Given records START

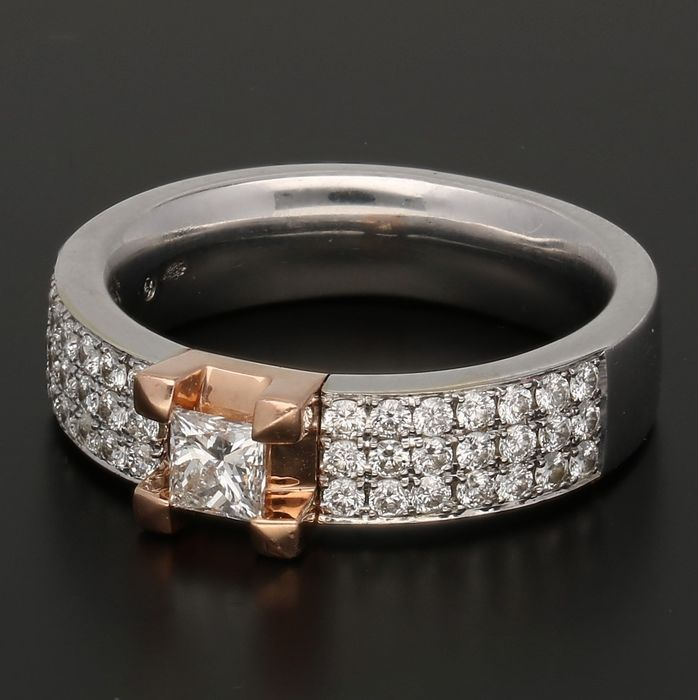 14 kt - White gold ring by DIAMONDE set with 41 brilliant cut and one princess cut diamond of approx. 1.17 ct in total in a rose gold setting - Limited edition - Ring size: 17.75 mm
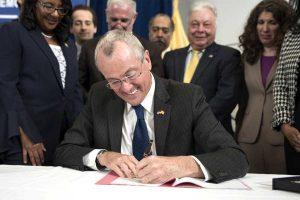 Gobernador NJ firmará ley daría licencia a indocumentados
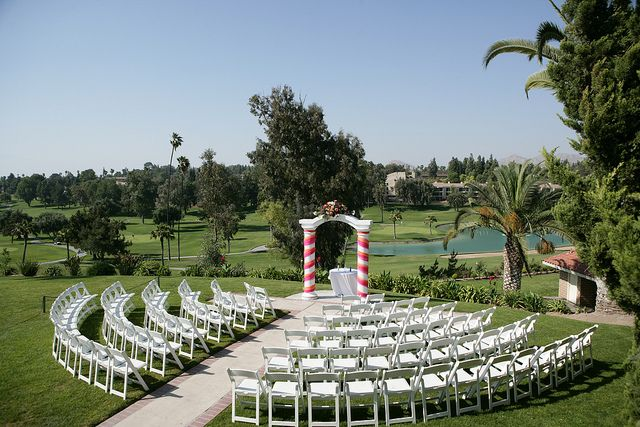 Circle Seating Arrangement For Beach Wedding: Wedding Ceremony With Arch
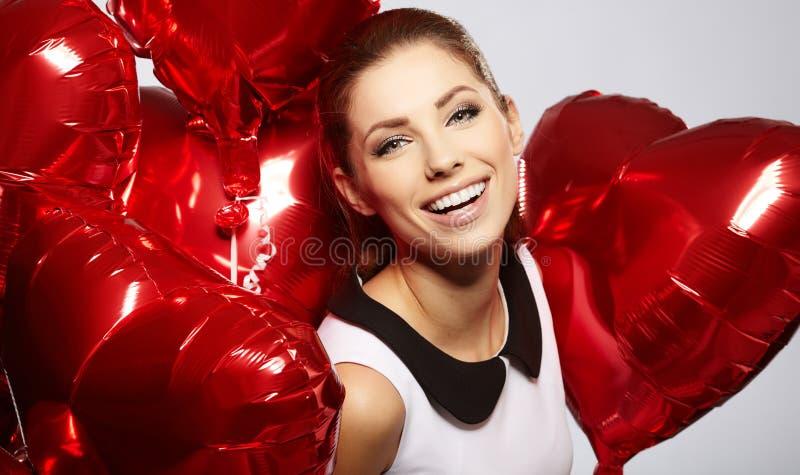 Mulher com balões coração-dados forma imagens de stock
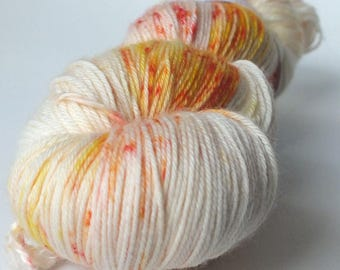TO order - skein of Superwash Merino / Nylon - Fingering / Sock - color stains of Pistil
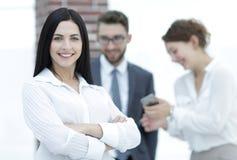 Plan rapproché d'un beau directeur et des collègues de femme dans le bureau Photo libre de droits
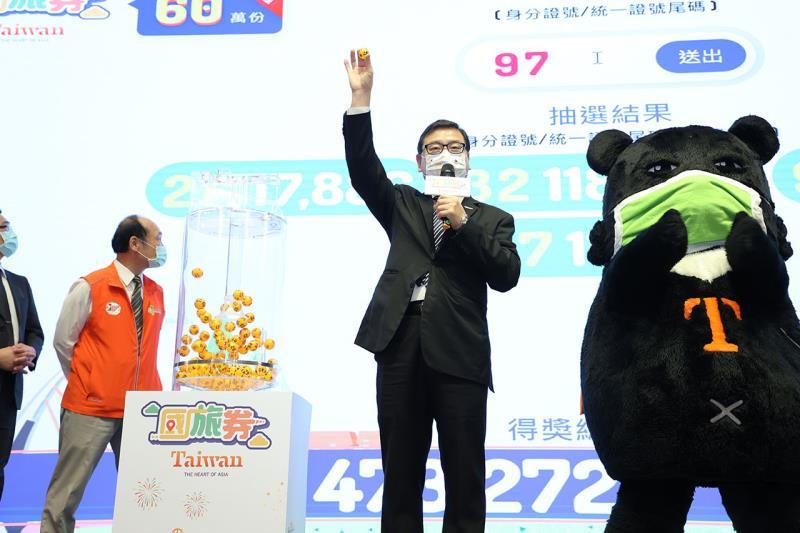 「國旅券」於今天(10月12日)辦理第1次抽籤,共計60萬3,394名幸運朋友中獎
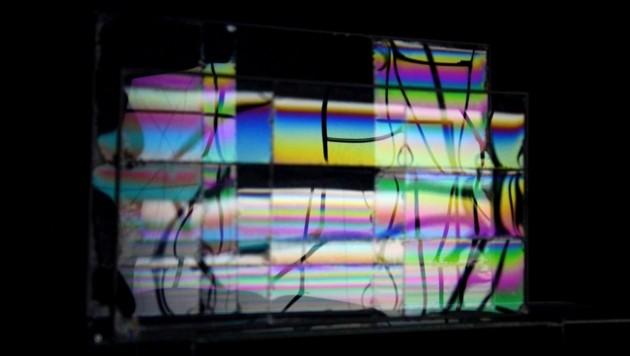 Gregor Eldarb: Die Lichtwellen erzeugen Regenbogenfarben auf der dünnen Seifenhaut (Bild: Traklhaus/G. Eldarb, F. Schmeiser)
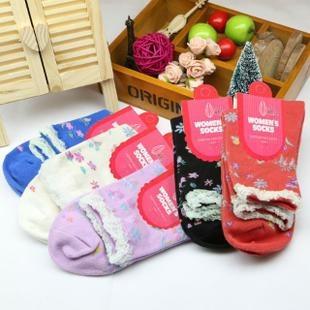 S361**พร้อมส่ง** (ปลีก+ส่ง) ถุงเท้าแฟชั่นเกาหลี ข้อยาว คละ 5 สี มี 12 คู่ต่อแพ็ค เนื้อดี งานนำเข้า(Made in China)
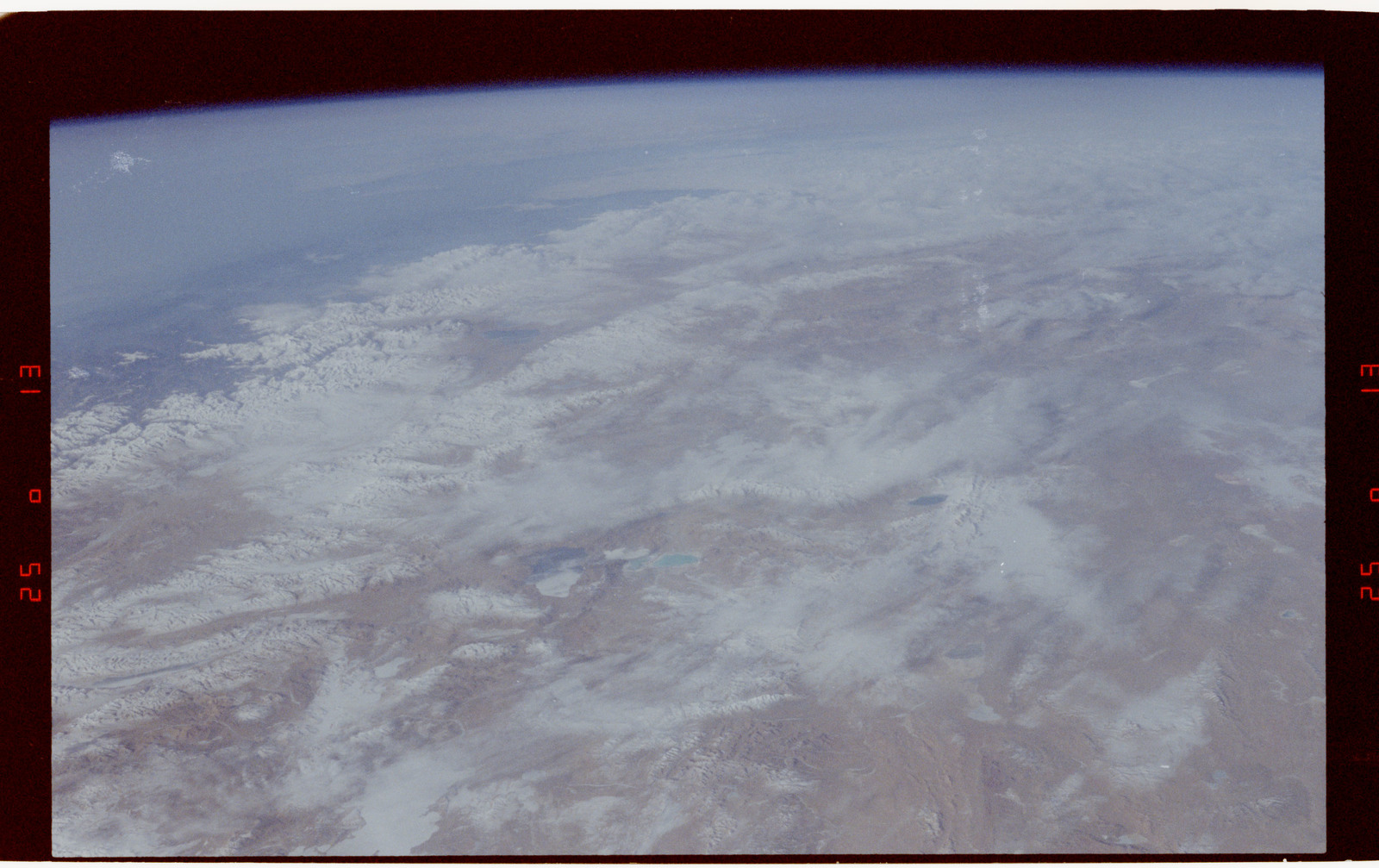 S42-50-003 - STS-042 - STS-42 Earth observations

Given records END

Exercise objective: Each entry should be set down exactly, pictures excluded.

Response to this task:
 14 kt - White gold ring by DIAMONDE set with 41 brilliant cut and one princess cut diamond of approx. 1.17 ct in total in a rose gold setting - Limited edition - Ring size: 17.75 mm
 Gobernador NJ firmará ley daría licencia a indocumentados
 Circle Seating Arrangement For Beach Wedding: Wedding Ceremony With Arch
 Mulher com balões coração-dados forma imagens de stock
TO order - skein of Superwash Merino / Nylon - Fingering / Sock - color stains of Pistil
 Plan rapproché d'un beau directeur et des collègues de femme dans le bureau Photo libre de droits
 「國旅券」於今天(10月12日)辦理第1次抽籤,共計60萬3,394名幸運朋友中獎
 Gregor Eldarb: Die Lichtwellen erzeugen Regenbogenfarben auf der dünnen Seifenhaut (Bild: Traklhaus/G. Eldarb, F. Schmeiser)
 S361**พร้อมส่ง** (ปลีก+ส่ง) ถุงเท้าแฟชั่นเกาหลี ข้อยาว คละ 5 สี มี 12 คู่ต่อแพ็ค เนื้อดี งานนำเข้า(Made in China)
 S42-50-003 - STS-042 - STS-42 Earth observations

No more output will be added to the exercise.